In February 2019, ExxonMobil discovered natural gas offshore Cyprus at the Glaucus-1 well. At the time, the operator said the discovery could represent an in-place natural gas resource of about 5-8 tcf (142-227 billion cu m).

ExxonMobil Exploration and Production Cyprus (Offshore) is operator (60%) with partner Qatar Petroleum International Upstream OPC (40%).

Esso Australia plans Bass Strait gas development expansion

Esso Australia Pty Ltd., a subsidiary of ExxonMobil and operator of the Gippsland basin oil and gas fields in Bass Strait offshore eastern Victoria, is planning a $400 million (Aus.) investment to expand gas development in the region.

Plans include progressing additional gas development from Kipper field and advancing a funding decision for Turrum field.

The company expects delivery of an additional 200 petajoules of gas to the Australian domestic market between 2023 and 2027, the company said.

About 30 petajoules will be brought on line in 2023 to provide gas supplies to help avert (Australian) winter supply risks forecast for the country’s southern states.

The Gippsland basin remains the largest single source of natural gas for Australia’s east coast, said ExxonMobil’s Australian Chair, Dylan Pugh.

In early 2021, Esso Australia commissioned the West Barracouta project in the basin, calling it one of the largest domestic gas projects in the country this decade.

Esso Australia is a 50-50 partner with BHP in Bass Strait fields.
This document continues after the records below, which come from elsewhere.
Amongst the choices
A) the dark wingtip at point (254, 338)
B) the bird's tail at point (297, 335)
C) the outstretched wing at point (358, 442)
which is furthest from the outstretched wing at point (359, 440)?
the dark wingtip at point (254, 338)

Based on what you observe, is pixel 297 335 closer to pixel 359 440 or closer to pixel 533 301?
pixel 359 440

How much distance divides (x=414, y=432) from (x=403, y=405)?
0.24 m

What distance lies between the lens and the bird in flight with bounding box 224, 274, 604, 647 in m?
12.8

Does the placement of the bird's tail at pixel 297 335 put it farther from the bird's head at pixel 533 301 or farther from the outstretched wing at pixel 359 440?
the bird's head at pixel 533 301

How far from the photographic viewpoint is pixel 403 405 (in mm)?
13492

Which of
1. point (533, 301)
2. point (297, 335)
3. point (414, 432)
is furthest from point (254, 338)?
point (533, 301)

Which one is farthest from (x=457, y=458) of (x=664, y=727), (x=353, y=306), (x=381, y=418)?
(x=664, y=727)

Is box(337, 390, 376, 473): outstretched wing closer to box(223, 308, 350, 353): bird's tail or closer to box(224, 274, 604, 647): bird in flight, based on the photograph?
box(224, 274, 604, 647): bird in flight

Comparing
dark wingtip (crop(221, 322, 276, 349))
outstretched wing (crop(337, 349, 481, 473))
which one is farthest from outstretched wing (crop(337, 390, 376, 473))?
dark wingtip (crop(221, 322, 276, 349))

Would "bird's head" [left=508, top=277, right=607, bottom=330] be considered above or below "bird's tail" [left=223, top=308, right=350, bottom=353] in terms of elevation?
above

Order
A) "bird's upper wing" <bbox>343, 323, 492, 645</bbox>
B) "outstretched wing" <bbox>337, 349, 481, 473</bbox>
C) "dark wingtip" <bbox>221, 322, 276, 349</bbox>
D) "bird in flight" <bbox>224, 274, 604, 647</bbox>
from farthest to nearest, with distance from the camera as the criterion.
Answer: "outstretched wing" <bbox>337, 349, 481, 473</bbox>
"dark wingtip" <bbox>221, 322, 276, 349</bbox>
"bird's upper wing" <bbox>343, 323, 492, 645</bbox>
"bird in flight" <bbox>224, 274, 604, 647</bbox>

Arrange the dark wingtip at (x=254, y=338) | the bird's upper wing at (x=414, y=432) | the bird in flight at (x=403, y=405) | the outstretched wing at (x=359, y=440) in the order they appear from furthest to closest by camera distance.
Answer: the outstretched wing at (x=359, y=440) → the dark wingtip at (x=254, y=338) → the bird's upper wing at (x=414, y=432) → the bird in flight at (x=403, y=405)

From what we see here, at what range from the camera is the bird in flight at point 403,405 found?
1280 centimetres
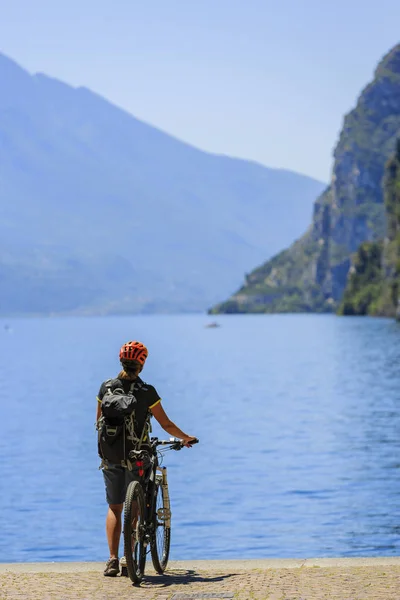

BHP’s interest will shift to Woodside Petroleum, which has acquired BHP’s petroleum interests.

Frontera discovers oil in Ecuador

Frontera Energy Corp. discovered oil on the southern portion of the Perico block in Ecuador.

Tui-1, the company’s second well on the block—about 7 km from the Jandaya-1 exploration well—was drilled to a total depth of 10,975 ft and encountered a total of 125 ft net pay across seven hydrocarbon bearing reservoirs including the Hollin, Basal Tena, T and U Sandstones, and Limestones B, A and M2. After 2 days of initial production tests, the Basal Tena formation was producing an average of 1,200 b/d of 27.2° API light crude oil with a water cut of 5.2%.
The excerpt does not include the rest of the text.